INTRODUCTION AND OBJECTIVES: Chronic spontaneous urticaria (CSU) has a substantial impact on patient health-related quality of life (HRQoL). This study aims to document published utility values associated with CSU health states and derive new CSU health-state utility scores using recent randomized clinical trial (RCT) data.
MATERIALS AND METHODS: A systematic literature review (SLR) was conducted from 1 January 2013 to 31 May 2023 utilizing Embase, MEDLINE, EconLit, Cochrane Library, NHS EED, and ScHARRHUD databases. Additionally, scientific conference proceedings (e.g., EADV, EAACI) and key international health agency websites (e.g., NICE, EMA) were searched from 2021 through 2023. Pooled EQ-5D-5L utility data from two phase III RCTs (REMIX 1 and 2; NCT05030311 and NCT05032157) were analysed using descriptive statistics, mixed models, generalized linear mixed models for sensitivity analysis, and the UK value set recommended in the latest NICE guidance.
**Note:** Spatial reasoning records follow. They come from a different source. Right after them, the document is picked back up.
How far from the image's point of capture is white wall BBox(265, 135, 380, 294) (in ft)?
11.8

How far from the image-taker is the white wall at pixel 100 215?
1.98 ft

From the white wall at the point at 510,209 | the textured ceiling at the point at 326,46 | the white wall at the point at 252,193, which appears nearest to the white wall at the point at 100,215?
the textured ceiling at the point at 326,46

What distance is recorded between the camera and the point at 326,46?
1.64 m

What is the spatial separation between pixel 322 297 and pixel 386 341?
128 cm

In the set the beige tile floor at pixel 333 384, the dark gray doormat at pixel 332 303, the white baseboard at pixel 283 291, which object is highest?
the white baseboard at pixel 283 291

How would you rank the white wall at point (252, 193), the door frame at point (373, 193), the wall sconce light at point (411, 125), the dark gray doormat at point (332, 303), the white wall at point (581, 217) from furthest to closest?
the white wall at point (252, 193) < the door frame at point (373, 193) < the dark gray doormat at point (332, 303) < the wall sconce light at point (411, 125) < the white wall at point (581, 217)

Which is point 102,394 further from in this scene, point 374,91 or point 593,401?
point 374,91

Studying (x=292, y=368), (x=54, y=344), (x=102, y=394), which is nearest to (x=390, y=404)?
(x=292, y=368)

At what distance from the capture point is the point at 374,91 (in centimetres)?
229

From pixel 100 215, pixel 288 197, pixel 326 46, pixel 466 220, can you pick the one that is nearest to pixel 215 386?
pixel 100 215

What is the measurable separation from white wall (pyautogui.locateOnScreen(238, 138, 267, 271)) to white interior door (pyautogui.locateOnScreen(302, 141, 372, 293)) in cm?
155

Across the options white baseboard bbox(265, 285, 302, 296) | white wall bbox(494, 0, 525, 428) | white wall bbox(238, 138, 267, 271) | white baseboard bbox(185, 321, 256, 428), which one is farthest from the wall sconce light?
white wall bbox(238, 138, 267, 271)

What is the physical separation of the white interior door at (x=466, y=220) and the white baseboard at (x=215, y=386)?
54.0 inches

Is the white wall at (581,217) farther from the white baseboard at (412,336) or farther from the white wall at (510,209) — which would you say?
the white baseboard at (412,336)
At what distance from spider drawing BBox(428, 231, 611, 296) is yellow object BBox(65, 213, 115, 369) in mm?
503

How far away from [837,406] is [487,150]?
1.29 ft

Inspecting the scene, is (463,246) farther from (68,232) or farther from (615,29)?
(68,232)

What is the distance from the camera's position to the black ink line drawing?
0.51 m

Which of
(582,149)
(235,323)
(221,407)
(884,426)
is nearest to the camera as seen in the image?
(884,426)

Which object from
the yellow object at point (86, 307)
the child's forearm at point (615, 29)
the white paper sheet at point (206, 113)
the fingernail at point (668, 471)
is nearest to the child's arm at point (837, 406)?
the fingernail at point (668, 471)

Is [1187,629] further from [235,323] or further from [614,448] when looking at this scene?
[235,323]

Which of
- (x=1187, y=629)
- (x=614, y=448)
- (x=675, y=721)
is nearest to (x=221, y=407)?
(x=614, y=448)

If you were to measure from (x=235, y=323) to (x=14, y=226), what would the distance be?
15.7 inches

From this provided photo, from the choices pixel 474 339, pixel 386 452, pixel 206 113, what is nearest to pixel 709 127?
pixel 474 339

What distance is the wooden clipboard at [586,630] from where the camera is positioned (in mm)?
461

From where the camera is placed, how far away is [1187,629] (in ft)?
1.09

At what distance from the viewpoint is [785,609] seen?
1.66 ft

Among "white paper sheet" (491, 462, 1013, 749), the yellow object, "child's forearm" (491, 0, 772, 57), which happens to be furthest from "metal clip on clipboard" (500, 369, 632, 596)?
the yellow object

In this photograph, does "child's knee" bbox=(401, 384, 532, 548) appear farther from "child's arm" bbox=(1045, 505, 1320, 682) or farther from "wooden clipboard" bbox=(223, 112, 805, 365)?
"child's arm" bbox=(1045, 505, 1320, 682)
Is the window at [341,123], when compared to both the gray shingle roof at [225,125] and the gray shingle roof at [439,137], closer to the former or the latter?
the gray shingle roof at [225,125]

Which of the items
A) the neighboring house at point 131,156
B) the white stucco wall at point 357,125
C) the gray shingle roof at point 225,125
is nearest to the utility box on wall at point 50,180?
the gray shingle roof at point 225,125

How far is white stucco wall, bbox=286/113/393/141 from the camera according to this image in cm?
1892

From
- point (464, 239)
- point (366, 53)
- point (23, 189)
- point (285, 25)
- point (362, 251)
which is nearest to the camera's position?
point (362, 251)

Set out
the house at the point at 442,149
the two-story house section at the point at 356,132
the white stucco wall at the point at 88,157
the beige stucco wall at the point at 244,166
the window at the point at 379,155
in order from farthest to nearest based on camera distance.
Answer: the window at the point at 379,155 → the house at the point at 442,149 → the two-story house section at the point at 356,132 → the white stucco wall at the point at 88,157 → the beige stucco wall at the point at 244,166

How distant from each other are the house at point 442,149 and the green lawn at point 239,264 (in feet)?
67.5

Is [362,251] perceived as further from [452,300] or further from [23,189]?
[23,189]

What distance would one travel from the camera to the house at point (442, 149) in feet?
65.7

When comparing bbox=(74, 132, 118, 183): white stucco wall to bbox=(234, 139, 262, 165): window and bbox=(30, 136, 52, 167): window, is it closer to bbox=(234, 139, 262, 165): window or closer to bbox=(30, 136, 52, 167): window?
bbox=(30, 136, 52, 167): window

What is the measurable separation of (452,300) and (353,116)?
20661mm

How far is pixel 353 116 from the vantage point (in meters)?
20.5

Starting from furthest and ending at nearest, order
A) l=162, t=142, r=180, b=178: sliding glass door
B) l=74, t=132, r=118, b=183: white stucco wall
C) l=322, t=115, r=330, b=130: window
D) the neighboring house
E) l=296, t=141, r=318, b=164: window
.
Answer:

CSU health states were defined using the weekly Urticaria Activity Score (UAS7): severe (28 to 42), moderate (16 to <28), mild (<6 to <16), well-controlled (>0 to 6), and urticaria free (0). Statistical models were developed using data at follow-up (weeks 12 and 24) as the dependent variable, and covariates for baseline utility, weight, angioedema, baseline ISS weekly itch score, sex, and UAS7 category. Marginal means with 95% confidence intervals (CIs) were estimated by health state, independent of treatment arm.
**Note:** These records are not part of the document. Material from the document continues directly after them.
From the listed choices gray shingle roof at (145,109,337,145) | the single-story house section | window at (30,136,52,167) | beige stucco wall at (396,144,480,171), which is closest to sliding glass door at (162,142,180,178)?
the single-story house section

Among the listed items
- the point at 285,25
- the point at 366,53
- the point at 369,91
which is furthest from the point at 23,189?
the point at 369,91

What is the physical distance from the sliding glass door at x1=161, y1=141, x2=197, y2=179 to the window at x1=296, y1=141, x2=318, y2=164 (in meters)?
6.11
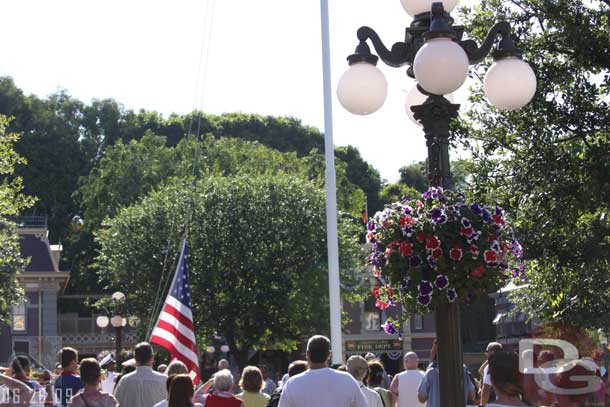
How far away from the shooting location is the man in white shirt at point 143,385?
9.81 meters

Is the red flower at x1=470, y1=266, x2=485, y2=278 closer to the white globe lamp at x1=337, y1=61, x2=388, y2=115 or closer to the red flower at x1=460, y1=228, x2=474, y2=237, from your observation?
the red flower at x1=460, y1=228, x2=474, y2=237

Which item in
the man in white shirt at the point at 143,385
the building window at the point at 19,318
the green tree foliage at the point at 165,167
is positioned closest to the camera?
the man in white shirt at the point at 143,385

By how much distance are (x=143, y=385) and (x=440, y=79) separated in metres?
4.39

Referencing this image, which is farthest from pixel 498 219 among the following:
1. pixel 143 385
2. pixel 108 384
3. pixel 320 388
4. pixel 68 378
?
pixel 108 384

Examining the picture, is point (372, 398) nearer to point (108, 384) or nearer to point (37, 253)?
point (108, 384)

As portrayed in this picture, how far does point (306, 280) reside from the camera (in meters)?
43.0

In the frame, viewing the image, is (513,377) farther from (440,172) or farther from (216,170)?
(216,170)

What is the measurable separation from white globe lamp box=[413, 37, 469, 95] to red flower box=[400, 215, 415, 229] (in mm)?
924

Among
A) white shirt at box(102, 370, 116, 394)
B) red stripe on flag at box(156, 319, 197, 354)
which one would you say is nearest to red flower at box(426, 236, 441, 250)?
red stripe on flag at box(156, 319, 197, 354)

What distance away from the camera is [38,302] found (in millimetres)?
57156

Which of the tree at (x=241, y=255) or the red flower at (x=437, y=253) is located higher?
the tree at (x=241, y=255)

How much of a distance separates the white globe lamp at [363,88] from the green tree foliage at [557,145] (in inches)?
184

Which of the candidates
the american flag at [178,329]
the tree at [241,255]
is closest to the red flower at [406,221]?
the american flag at [178,329]

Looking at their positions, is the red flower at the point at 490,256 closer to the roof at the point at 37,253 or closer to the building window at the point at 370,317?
the roof at the point at 37,253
RESULTS: A total of 554 publications were retrieved; 25 studies were included. Of these, 16 were utility studies (15 real-world evidence studies; 1 RCT) and 9 were economic evaluations. Of the 16 primary utility studies, 14 reported mean utility values, 1 reported the convergent validity between UAS7 and utility, and 1 reported utility differences between CSU and psoriasis groups but not mean utility values. Values based on CSU severity were derived in 4 utility studies; the results suggested that utility score increases (i.e., improves) with decreased disease activity (Table 1). Four studies compared utility values for patients with CSU with those of controls; patients with CSU had lower scores. Two studies reported utility values among patients with CSU compared with other skin conditions (psoriasis, atopic dermatitis) and found lower values for CSU. Finally, 4 studies presented utility values for patients who were refractory or inadequately controlled by current CSU treatment. In addition, 5 economic evaluations reported utility estimates. Mean utility analysis from the REMIX trials showed that patients on remibrutinib had higher utilities than placebo at both weeks 12 and 24 despite lower utility of remibrutinib at baseline vs. placebo (Figure 1). Statistical analysis of the REMIX 1 and 2 data derived mean (95% CI) utility values of 0.749 (0.727-0.770) for severe, 0.833 (0.815-0.853) for moderate, 0.866 (0.851-0.880) for mild, 0.889 (0.871-0.906) for well-controlled, and 0.928 (0.913-0.943) for urticaria-free health states. Sensitivity analysis confirmed the robustness of the results.
CONCLUSION: The utility studies identified in the SLR and the statistical analysis of the REMIX trial data indicated that patients with CSU have lower utility values compared with healthy individuals, with greater CSU severity being associated with lower scores. Moreover, the mean utility analysis indicates the potential benefit of remibrutinib in improving patients’ HRQoL over placebo.